Earlier today my mother starts with what I used to say she “used too many words”… but the more articulate self in the last couple of years rephrased it as “too much dialogue”.
The example?
Earlier she told me that she moved my stuff out of my former cabinet in the kitchen. Ok Capitan Obvious, isn’t that common sense, on Christmas I inherited my gram’s ol pantry. I moved virtually everything except a few straggler items of food to move over to the pantry/hutch. The words she used was “I am moving some stuff in the cabinet so we can have more space”
Then she had to explain the obvious even more in a “just”-fication like “I’m just communicating”. I don’t know if its a male validation, or submission or she likes to be a human console logger, but every little message or wire pings so to speak, without self editorial control is really anxiety ridden.
The other offending line was my mother had then told me to check the food because some have expired. “Copy that” – is a phrase i am using more like a dispatcher to have full-stop responses so she doesn’t have to keep painting a picture.

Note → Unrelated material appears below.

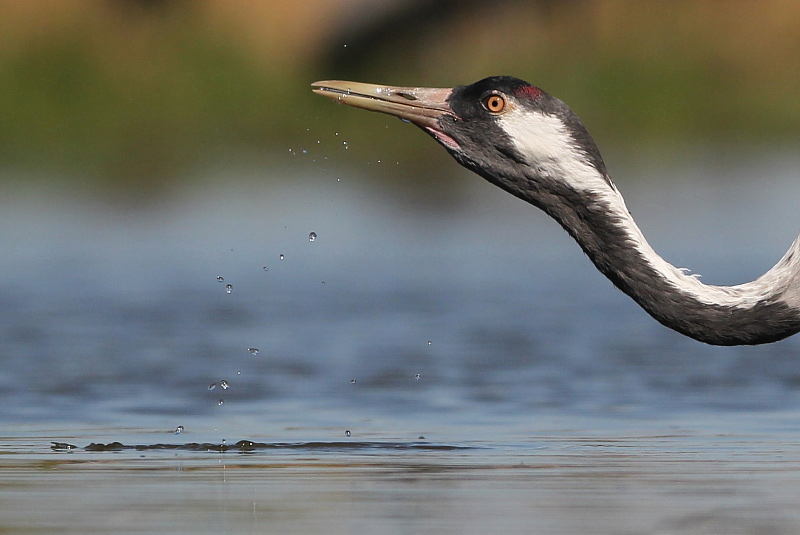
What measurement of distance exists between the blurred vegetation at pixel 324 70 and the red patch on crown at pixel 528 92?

Now I am not Rolo Tomasi or Aaron Clarey or some other Red piller type. My mothers constant explicit dialogue, known as corrosive control, or learned dependence, how am I supposed to observe my surroundings if I am constantly being reminded of things that are for most people are obvious? Mix in the blurred boundaries, and whose responsibilities are at whatever time of day, no wonder why I am confused.
For all the years my mother lectured about discrete communication, ironically this is one of the many infuriating moments of dealing with a menopausal mother who had me too early.
At this point, having a Young Cute and Sexy type would probably be as the same as my mother. I am so hopeless.